Any effort to integrate NCDs in PHC must firstly identify the key interventions and cost-effective services that can be implemented. This led to the 2010 launch of the ‘WHO Package of Essential Noncommunicable Disease Interventions for Primary Health Care’ (WHO PEN) (10). The WHO PEN is composed of a prioritized set of measures that address the four major NCDs (cardiovascular diseases, cancer, diabetes, and chronic respiratory disorders) and their risk factors. Secondly, a means of ascertaining the capability of each country’s PHC system and ways of improving this system are also required. In view of this, EMRO has developed the ‘Framework on Strengthening the Integration and Management of Noncommunicable Diseases in Primary Health Care’ (11). Adopting a health systems perspective, the Framework provides EMR countries with key action areas, tailored to NCDs, for each of the six building blocks (governance; financing; health workforce development; service delivery; essential medicines and technologies; and health information) (12). Some recommended interventions, such as the need to support community-based training and self-care, are applicable to all countries. Other interventions target specific countries, depending on the challenges they face. For instance, countries in the midst of conflict require the development of a resilient PHC system. More developed countries may need to focus on health information systems, including electronic health records to link individuals’ data across PHC and higher levels of care.
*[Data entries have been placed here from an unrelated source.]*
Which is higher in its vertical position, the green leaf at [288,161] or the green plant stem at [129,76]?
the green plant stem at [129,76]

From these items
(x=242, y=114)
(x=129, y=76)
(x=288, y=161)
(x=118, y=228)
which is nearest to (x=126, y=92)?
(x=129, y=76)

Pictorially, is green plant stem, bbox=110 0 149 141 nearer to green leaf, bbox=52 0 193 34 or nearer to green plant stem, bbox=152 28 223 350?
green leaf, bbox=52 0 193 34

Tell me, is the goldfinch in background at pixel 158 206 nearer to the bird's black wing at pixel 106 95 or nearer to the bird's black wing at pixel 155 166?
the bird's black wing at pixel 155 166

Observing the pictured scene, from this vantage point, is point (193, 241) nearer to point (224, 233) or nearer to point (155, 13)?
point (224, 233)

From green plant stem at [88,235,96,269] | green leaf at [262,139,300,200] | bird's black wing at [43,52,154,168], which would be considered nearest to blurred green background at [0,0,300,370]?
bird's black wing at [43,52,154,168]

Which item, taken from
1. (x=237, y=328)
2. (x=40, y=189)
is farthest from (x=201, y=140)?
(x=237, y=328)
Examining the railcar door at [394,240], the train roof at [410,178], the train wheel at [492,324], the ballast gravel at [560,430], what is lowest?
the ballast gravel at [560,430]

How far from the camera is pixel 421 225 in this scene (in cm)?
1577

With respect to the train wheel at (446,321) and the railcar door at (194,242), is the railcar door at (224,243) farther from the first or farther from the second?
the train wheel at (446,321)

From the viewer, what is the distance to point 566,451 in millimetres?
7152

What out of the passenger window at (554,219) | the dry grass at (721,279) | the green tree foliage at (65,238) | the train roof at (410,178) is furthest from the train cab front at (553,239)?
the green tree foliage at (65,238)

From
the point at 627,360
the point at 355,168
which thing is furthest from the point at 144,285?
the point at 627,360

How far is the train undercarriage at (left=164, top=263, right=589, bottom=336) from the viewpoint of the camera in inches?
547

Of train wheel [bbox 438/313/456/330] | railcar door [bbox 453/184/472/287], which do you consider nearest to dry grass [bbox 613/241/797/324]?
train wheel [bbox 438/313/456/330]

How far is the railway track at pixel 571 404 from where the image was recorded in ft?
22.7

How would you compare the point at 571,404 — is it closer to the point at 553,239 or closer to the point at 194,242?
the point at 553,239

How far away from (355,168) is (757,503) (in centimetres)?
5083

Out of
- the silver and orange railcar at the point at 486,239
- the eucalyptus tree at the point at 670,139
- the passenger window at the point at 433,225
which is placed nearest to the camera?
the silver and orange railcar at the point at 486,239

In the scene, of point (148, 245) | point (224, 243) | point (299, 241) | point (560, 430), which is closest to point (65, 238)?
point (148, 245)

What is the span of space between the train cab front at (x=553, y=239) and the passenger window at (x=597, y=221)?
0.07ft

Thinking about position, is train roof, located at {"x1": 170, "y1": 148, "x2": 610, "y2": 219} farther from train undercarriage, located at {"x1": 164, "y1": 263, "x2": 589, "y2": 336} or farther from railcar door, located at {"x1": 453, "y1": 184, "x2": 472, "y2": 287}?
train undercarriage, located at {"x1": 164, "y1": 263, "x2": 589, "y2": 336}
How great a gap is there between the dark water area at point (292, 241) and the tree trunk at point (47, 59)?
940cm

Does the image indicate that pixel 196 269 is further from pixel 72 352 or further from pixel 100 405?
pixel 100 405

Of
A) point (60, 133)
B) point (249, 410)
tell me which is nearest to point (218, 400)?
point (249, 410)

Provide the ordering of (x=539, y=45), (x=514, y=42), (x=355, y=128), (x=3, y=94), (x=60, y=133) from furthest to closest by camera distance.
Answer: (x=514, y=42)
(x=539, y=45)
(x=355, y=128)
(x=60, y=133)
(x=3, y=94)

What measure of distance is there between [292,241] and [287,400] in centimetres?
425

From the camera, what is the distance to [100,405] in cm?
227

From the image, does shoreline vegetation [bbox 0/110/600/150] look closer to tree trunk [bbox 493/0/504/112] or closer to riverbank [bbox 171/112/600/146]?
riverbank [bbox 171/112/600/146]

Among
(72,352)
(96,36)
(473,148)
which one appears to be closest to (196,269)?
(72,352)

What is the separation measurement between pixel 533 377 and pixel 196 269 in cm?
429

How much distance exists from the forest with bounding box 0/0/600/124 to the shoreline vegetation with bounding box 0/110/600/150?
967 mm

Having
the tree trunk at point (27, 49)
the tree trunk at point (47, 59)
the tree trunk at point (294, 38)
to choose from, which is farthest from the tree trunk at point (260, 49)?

Early progress in integrating NCDs in PHC has focused on cardiovascular diseases (CVD). This is in large part because two of the WHO ‘best buys’ (6) and two of the nine global NCD voluntary targets (13) relate to CVD. As well as offering recommended interventions, the EMR Framework also allows a situational analysis of each country to be carried out, as in a 2016 review of the nationally adapted PEN initiative in the Islamic Republic of Iran (IraPEN). The Framework-based analysis identified short-, medium- and long-term health system reforms for the optimal integration of NCDs into PHC. When considering the challenges that lie ahead, it should be remembered that NCD integration in people-centered PHC cannot occur in isolation; instead it should be part of wider health sector reform that is a continuous process. This is the case for several EMR countries currently expanding their essential service delivery package, models of care and healthcare financing. Thus, integrated people-centred PHC services form a crucial component of strong health systems and are vital for moving closer to UHC, especially in the Eastern Mediterranean Region.